Whichever previously used container type you use, be sure to clean them thoroughly. You can wash them using hot, soapy dish detergent water. Rinse the bottles with a solution of 1 tablespoon of bleach with 1 gallon of hot water, adding about 1 cup per bottle and then shake vigorously. Empty the rinse solution, and with the lids off, allow bottles to dry. Add tap water and secure lid. Store in cool dark location.


Filtration and Purification 

For water that has not been rendered safe through a municipal water system, you need to be certain it is filtered or purified making it safe to drink. Water that has not been properly treated can contain water-borne pathogens such as the protozoa Giardia, Cryptosporidium, or bacteria such as E. coli, Dysentery and Campylobacteriosis that are also a health threat. Ingesting any of these can cause serious intestinal tract issues or even death for those with weak immune systems. Viruses such as Hepatitis A  and rotovirus are also a waterborne threat, although not as serious in the United States and Canada as in other countries. The main issues with viruses is that they can NOT be filtered out of water.

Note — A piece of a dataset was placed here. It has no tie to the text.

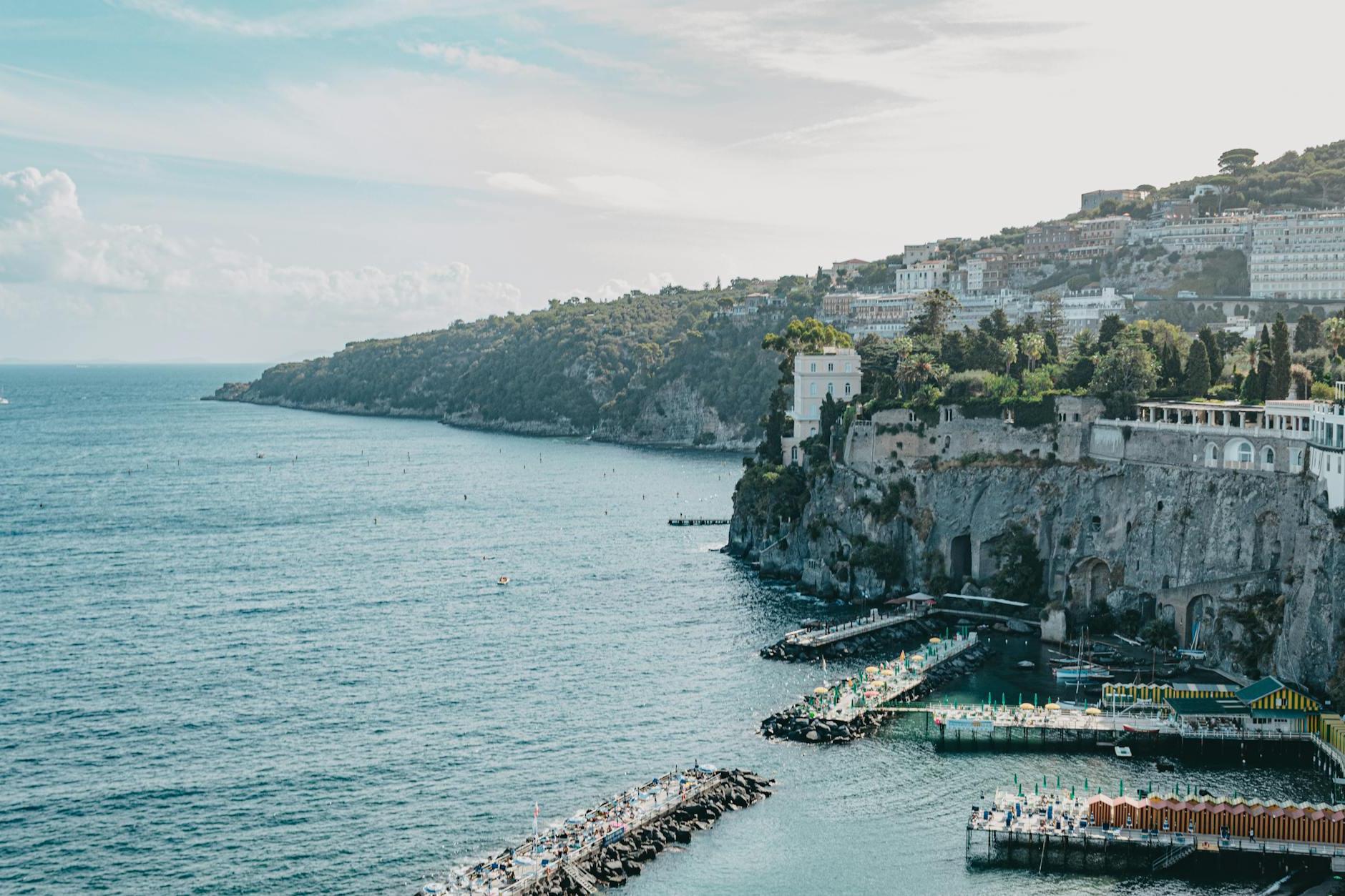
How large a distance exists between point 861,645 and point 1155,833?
110ft

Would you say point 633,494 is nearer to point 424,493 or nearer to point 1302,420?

There are three primary methods for making water safe to drink; filtration, chemical treatment, boiling.

  1. Filtration - filters with a 0.2 micron filter can eliminate bacteria and Cryptosporidium as well as remove particulates. Filters will also usually improve the taste of water.
  2. Chemical Treatment - chemically treating your water can eliminate bacteria and viruses but usually only helps with Cryptosporidium after an extended exposure to chemicals. Chemical treatment does not remove particulates from your water. Poor taste is usually the biggest complaint about chemically treated water.
  3. Boiling - Although this may seem like the easiest option, boiling can require a lot of fuel, something you may not have an excess of during a Bug-in. However, if you are heating your house with wood or possibly even kerosene, it is possible to boil water on your heat source without using any additional fuel than would already be consumed heating your house. Boiling obviously does not remove particulates from your water.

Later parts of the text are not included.